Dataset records
-- Opening Marker --

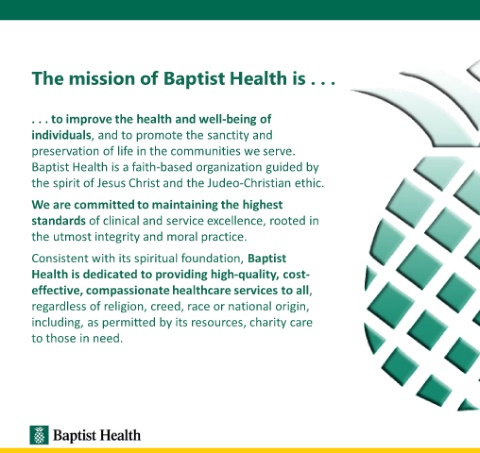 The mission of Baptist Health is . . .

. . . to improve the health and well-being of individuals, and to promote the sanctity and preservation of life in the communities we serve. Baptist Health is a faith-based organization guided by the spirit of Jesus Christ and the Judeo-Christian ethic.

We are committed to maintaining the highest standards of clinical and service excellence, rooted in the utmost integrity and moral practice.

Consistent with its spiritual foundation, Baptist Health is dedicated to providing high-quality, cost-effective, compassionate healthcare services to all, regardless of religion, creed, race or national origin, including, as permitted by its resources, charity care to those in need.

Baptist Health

-- Closing Marker --
-- Opening Marker --

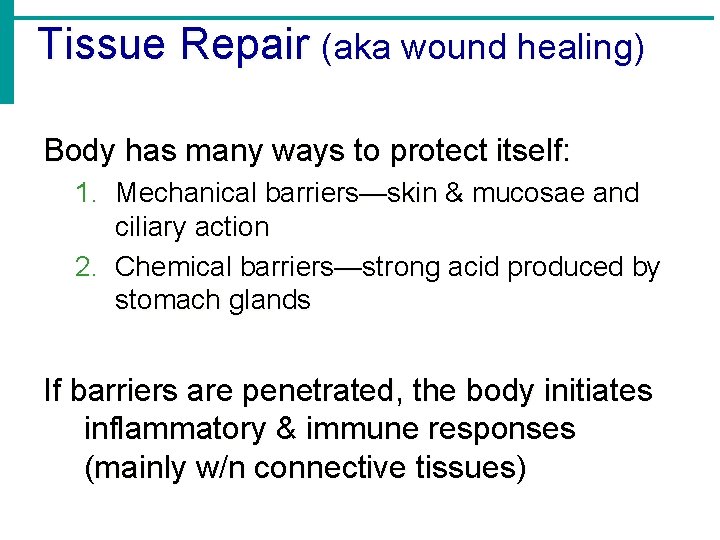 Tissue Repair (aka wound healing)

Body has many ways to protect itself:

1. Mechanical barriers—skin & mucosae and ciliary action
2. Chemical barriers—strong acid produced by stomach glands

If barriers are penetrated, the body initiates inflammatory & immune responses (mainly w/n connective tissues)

-- Closing Marker --
-- Opening Marker --

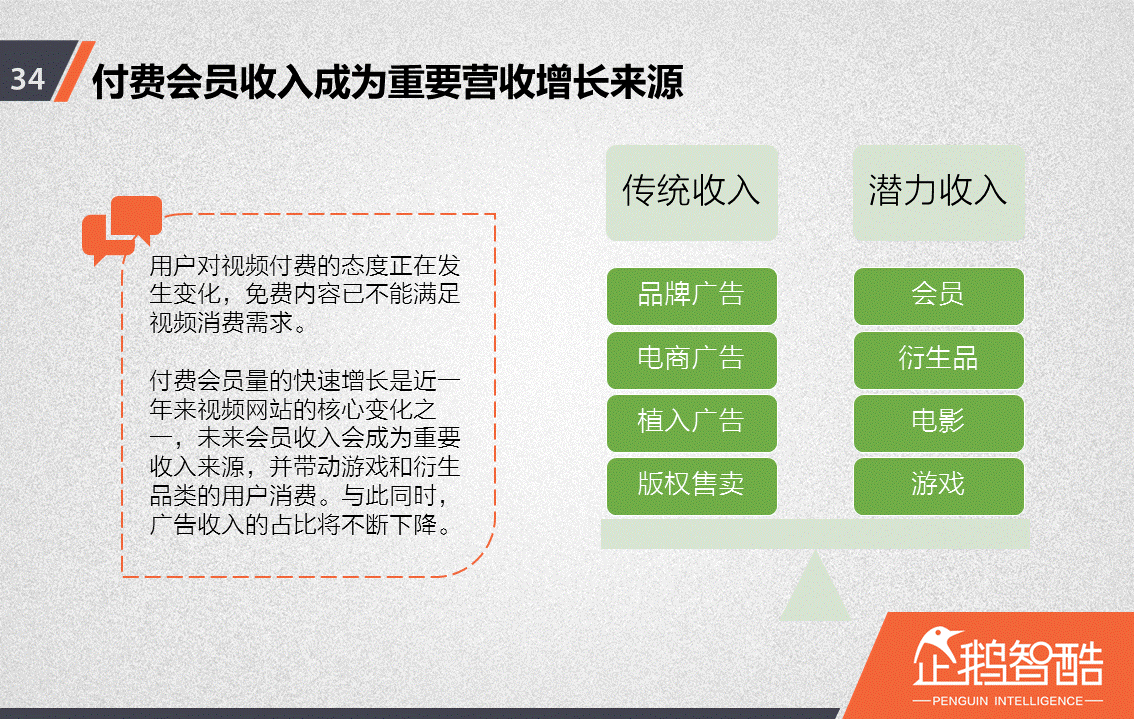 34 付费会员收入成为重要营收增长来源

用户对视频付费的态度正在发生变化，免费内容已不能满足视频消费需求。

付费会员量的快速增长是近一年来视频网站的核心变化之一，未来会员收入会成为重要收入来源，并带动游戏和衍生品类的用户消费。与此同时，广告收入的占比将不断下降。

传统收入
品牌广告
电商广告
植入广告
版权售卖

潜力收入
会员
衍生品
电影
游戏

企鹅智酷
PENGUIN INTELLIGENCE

-- Closing Marker --

(Task objective): Note how many lines in the data above have the string "barriers" in them, and give that number by itself.

(Solved exercise): 3